SOX2 confers tumour permissiveness in a specific skin progenitor population.

The skin's continuous renewal relies on stem and progenitor cells, yet their differential susceptibility to oncogenic mutations in cutaneous squamous cell carcinoma (cSCC) remains poorly understood. Rapid cSCC development occurs in melanoma patients treated with BRAF inhibitors, driven by paradoxical MAPK activation. To model this in mice, we use two complementary approaches: HRASG12V with BRAFi to mimic paradoxical MAPK activation, and BRAFV600E, which drives MAPK hyperactivation without further treatment. We target these mutations to the interfollicular stem and differentiation-committed progenitors of the basal epidermis. While stem cells rapidly form tumours, progenitors exhibit long-latency resistance despite retaining mutations and repopulating the basal layer.

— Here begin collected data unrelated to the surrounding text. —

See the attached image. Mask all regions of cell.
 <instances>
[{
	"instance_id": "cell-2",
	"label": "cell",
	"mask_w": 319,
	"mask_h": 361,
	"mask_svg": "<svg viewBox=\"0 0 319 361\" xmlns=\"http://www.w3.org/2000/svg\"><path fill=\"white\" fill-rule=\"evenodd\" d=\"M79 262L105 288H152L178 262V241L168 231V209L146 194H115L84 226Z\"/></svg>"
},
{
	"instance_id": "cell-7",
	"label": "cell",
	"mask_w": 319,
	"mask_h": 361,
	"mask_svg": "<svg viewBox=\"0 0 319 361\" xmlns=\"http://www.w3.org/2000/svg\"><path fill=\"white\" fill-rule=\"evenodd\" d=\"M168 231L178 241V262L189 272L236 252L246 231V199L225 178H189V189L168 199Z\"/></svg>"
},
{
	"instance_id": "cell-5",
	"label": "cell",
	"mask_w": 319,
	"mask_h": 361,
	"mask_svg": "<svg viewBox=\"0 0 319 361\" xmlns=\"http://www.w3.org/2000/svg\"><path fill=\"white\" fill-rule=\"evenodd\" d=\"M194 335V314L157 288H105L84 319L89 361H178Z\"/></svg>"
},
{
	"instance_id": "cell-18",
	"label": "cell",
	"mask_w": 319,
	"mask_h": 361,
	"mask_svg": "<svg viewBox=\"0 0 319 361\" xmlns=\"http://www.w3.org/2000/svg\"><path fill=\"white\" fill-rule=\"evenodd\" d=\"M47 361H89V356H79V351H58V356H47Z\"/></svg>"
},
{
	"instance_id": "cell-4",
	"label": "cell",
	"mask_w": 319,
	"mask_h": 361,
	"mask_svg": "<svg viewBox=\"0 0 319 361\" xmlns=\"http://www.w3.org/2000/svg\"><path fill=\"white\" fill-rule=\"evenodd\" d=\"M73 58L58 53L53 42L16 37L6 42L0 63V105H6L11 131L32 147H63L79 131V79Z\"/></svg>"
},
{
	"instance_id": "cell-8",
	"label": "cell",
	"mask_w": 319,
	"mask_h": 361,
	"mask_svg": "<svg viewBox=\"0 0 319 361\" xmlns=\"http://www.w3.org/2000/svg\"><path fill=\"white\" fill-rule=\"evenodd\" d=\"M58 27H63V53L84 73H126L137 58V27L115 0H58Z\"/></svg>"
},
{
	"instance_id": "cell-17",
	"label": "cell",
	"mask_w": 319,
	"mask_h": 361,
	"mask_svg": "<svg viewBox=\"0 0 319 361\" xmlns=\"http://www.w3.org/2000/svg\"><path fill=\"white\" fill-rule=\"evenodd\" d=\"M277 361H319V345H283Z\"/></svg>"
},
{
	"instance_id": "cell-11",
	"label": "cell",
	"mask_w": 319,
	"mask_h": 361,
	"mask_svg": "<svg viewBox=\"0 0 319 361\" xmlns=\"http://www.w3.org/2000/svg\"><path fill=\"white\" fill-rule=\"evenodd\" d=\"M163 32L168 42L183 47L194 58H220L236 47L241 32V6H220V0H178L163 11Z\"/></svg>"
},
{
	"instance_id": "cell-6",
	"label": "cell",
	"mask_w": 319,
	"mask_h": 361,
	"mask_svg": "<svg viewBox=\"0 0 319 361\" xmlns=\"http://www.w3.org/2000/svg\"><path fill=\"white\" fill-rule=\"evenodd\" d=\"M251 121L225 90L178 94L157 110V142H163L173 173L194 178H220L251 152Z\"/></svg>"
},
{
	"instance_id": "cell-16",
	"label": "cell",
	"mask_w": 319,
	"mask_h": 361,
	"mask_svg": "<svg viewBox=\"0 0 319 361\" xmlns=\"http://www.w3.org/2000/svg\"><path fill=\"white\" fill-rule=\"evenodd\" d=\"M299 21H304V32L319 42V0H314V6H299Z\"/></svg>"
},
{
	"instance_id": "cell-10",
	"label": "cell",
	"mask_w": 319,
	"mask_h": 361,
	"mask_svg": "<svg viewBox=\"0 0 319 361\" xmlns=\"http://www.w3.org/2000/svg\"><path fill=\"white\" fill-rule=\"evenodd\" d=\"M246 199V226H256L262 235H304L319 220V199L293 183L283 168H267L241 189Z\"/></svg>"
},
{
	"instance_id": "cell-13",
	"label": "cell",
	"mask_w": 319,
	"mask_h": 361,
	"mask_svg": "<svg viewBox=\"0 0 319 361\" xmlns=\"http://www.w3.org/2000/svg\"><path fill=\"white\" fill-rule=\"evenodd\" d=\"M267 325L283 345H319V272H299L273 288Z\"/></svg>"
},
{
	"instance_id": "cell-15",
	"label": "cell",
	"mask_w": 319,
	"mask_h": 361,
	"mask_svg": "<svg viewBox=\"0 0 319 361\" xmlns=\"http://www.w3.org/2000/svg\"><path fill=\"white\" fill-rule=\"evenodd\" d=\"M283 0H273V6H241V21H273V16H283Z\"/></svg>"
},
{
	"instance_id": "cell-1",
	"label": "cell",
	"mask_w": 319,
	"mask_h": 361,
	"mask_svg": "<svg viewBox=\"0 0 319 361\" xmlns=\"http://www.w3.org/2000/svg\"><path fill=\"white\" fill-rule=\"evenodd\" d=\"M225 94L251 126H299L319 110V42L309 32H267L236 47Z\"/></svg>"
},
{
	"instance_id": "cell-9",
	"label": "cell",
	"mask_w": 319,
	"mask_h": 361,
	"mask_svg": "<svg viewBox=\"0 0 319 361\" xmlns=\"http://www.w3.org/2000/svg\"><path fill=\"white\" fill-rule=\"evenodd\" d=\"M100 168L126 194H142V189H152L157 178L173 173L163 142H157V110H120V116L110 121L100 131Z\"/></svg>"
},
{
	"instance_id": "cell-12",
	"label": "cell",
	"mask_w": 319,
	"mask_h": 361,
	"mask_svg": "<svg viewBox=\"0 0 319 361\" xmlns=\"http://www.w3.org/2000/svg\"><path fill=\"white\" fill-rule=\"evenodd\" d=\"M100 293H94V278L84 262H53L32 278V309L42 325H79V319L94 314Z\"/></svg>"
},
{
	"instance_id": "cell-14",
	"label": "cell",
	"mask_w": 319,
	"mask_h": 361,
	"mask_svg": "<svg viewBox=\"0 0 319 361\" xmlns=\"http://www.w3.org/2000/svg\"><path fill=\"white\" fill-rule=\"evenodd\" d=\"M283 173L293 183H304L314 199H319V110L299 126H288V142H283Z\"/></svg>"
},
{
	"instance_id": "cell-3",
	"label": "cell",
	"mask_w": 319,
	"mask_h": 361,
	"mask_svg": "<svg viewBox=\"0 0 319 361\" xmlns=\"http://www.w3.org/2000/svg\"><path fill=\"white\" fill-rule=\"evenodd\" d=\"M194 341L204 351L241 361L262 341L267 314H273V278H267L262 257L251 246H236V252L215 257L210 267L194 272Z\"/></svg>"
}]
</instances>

Ultimately, both populations produce similar tumours, revealing a shared transformation programme. However, SOX2 is uniquely upregulated in tumours from the progenitor population. SOX2 is expressed in 20% of human cSCC, suggesting that it could mark tumours originating from committed progenitors. Here, we show that SOX2 overexpression in progenitors induces a stem-like state and renders this otherwise resistant population permissive to transformation. Overall design: We conducted RNAseq in tumours driven by BRAFV600E expressed in the K5, K14 and IVL population and in normal skin.